# EXERCISE
Verbatim copy without images: return all of the data as it stands.

# INFORMATION PROVIDED
◇ ◇ ◇ ◇
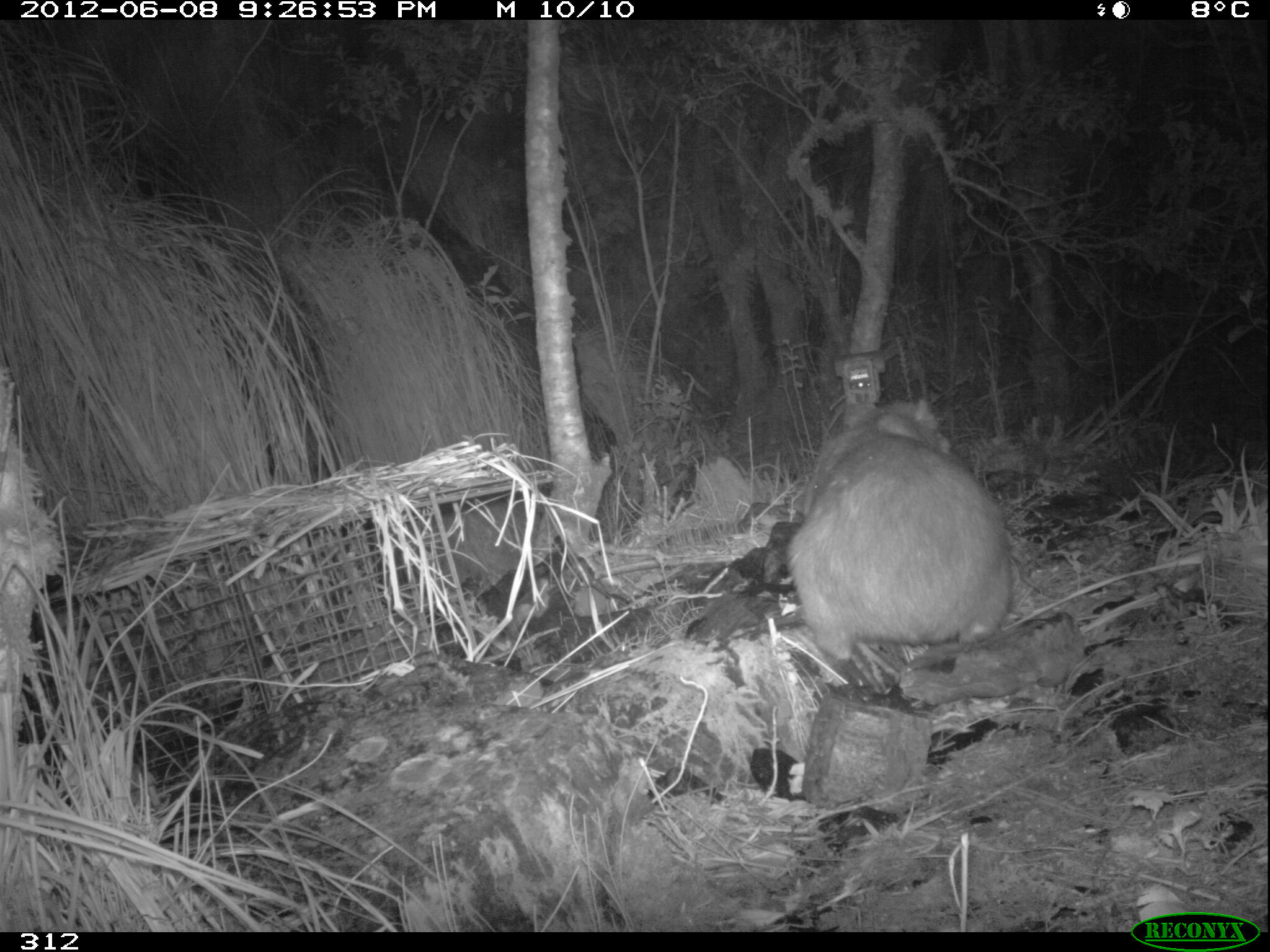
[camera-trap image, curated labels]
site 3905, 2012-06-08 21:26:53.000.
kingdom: Animalia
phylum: Chordata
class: Mammalia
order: Rodentia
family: Cuniculidae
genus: Cuniculus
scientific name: Cuniculus taczanowskii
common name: mountain paca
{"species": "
◇ ◇ ◇ ◇
# THE ANSWER
[camera-trap image, curated labels]
site 3905, 2012-06-08 21:26:53.000.
kingdom: Animalia
phylum: Chordata
class: Mammalia
order: Rodentia
family: Cuniculidae
genus: Cuniculus
scientific name: Cuniculus taczanowskii
common name: mountain paca
{"species": "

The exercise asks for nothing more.